This needs a great deal of editing
Let's talk about the activation requirement. I think it's a bit unclear. When you say "a PC takes damage of 7.5 per level", do you mean the character's level or the level of the spell they're trying to cast? I assume you mean character level, and that you need to have taken that much damage in a single hit that deals slashing or piercing damage. The rest of my comments in this section will be based on this assumption.
First off, that's going to rapidly become impossible to meet. At 5th level you'd need to take 38 damage in a single blow, which is virtually impossible on a normal hit, and unlikely even on a crit. Even an ancient red dragon maxes out at 22 damage in a single claw attack, or 34 with a crit. By tenth level it's simply impossible to activate this item in most cases, if I've read the rule correctly. (And in case you were thinking of having piercing/slashing damage add up over time until they reach the limit, I don't recommend that -- adding more bookkeeping for just a single item really sucks.)
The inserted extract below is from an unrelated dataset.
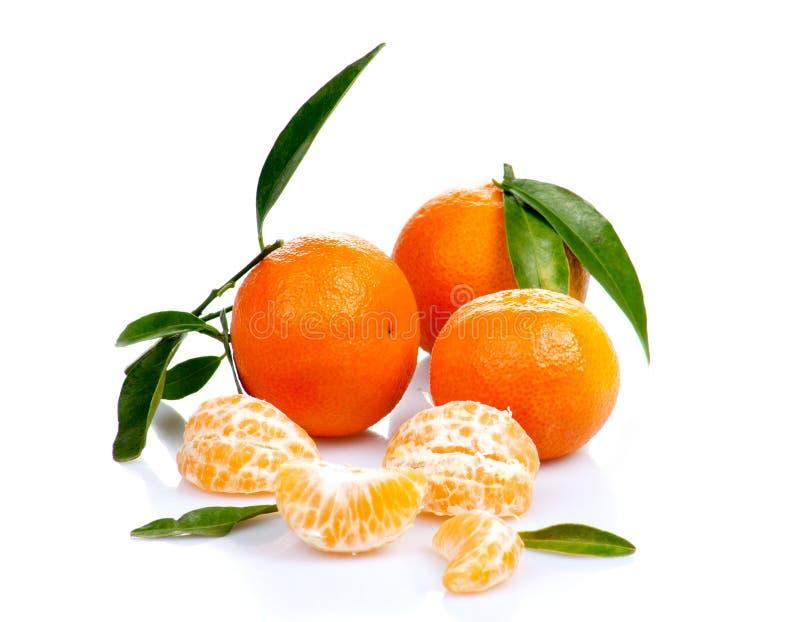 Tangerine lub mandarynki owoc odizolowywająca na białej tło wycinance obrazy stock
Second, even if there were monsters that could deal out damage like this, you're going to quickly outpace PC hit point totals for most characters. To even have 7.5 HP per level, a PC needs to have a d10 hit die with a +2 or better Constitution bonus, a d8 hit die with a +3 Con bonus, or a d6 hit die with a whopping +4 Con bonus. This item is functionally limited to the tanky classes like Fighter, Paladin, and Barbarian.
Rules interactions
You say you can "activate a stone as a bonus action on their opponent's turn". Bonus actions happen only during your turn. ("Various class features, spells, and other abilities let you take an additional action on your turn called a bonus action.") This item as written is impossible to activate. If you want something to happen during another creature's turn, you have to use a reaction, and you only get one each round. The reaction will need text to explain how it activates when you technically should be dying, or else remove that part of it.
The spell can be cast "on any target within 50 feet in sight of the character". Instead, I recommend just having it cast the spell you choose. Spells already specify their range and targeting requirements (such as being able to see the target), so adding those to the item itself just complicates things unnecessarily.
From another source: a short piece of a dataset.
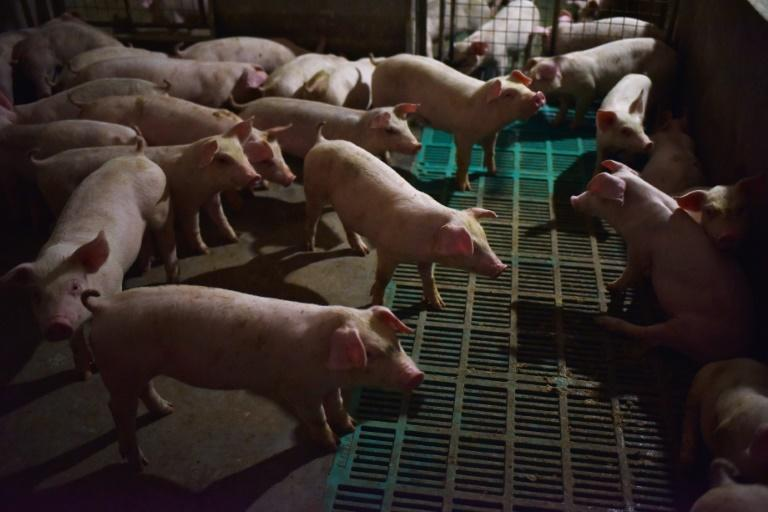 China is home to nearly half of the world's live pig supply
This is probably a bad idea because players are people
But even if the rest of this is resolved, the big problem is how this will play at the table. You're imagining that the player gets one chance to cast a spell and then the game resumes. But is that really what's going to happen? Is the player going to already know exactly what they want? Or is this going to turn into "okay hold on, I need to look at the entire list of spells for twenty minutes to pick out the one I want to cast"? There's a reason spell scrolls and glyphs of warding have to be specified ahead of time. Don't introduce an item that's likely to stop your game cold.